Washington Department of Fish and Wildlife authorities say the drones will start overflying the two protected sites maintained to facilitate the rabbits’ reproduction between 8 a.m. to 5 p.m. starting this month through March.

The exact timing of those outings – like that of the annual census campaign – will seek to ensure there’s sufficient snow covering the ground to make spotting traces of the creatures easier, and verify the craft can withstand often difficult weather.

“The purpose of these flights is to test drone and sensor capabilities and effectiveness for tracking pygmy rabbit distribution and numbers in snowy conditions,” said Taylor Cotten, Washington Department of Fish and Wildlife’s conservation assessment section manager. “Researchers will also use the drones to help determine the survival rate of reintroduced pygmy rabbits.”

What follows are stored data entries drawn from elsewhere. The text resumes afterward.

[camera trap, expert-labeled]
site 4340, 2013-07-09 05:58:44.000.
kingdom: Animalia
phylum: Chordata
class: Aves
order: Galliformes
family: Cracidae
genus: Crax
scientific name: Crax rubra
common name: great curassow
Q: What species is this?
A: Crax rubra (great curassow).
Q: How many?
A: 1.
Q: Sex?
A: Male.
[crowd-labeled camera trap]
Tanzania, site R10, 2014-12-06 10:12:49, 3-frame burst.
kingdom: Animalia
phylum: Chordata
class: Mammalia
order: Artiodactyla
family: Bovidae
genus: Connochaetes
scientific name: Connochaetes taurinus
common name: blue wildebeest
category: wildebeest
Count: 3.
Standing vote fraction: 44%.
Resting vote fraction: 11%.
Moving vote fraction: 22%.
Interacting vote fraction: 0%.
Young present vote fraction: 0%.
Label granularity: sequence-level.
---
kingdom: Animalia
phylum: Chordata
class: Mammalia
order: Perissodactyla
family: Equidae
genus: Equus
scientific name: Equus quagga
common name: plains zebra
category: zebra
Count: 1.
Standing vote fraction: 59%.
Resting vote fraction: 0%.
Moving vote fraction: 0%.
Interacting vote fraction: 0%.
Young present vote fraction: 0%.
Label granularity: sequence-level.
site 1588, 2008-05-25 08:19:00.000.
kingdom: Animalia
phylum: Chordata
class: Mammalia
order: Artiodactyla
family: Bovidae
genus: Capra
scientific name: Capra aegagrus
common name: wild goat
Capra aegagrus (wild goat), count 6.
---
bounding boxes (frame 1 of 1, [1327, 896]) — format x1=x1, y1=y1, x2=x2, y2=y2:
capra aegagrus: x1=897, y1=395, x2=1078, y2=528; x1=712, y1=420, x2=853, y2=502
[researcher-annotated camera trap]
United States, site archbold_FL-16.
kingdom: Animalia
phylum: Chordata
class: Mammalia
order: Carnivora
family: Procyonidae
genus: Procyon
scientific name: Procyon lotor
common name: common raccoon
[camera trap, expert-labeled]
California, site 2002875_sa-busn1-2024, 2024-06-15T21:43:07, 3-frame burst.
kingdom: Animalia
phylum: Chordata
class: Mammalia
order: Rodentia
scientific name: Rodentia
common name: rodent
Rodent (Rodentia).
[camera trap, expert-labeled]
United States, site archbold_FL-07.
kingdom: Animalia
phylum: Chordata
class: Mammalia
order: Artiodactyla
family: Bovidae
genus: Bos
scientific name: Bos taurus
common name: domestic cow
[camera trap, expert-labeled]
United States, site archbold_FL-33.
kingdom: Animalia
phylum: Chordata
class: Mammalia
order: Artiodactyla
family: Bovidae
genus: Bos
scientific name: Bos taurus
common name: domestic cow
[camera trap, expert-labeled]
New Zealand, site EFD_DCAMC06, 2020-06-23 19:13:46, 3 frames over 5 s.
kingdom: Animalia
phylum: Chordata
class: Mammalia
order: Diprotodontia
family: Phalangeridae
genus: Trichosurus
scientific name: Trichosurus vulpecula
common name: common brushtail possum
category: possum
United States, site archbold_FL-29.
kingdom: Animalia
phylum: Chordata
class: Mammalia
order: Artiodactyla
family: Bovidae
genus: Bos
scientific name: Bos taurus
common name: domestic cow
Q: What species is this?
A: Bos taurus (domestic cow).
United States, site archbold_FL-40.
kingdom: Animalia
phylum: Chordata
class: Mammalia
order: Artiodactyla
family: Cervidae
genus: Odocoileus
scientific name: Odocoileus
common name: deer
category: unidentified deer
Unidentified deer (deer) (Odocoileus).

Use of the drones to keep track of the rabbit population was inspired by the use of aerial tech by wildlife experts in Washington and other states to take counts of creatures ranging from ground squirrels to mountain goats, salmon to whales. 

Sadly, however, even using those higher vantage points, the effort to identify traces of the rabbits (much less the critters themselves) is getting to be like finding needles in a haystack. 

The campaign to facilitate repopulation through captive and enclosed breeding areas began after the last known individual was born in the wild in 2008, and started using three protected Columbia Basin spaces. One of those was wiped out by a fire in 2020, killing an estimated 43% of all remaining rabbits. 

However, survival rates of generations born since give experts hope the species may survive yet – with a bit of human help – despite their diminished numbers.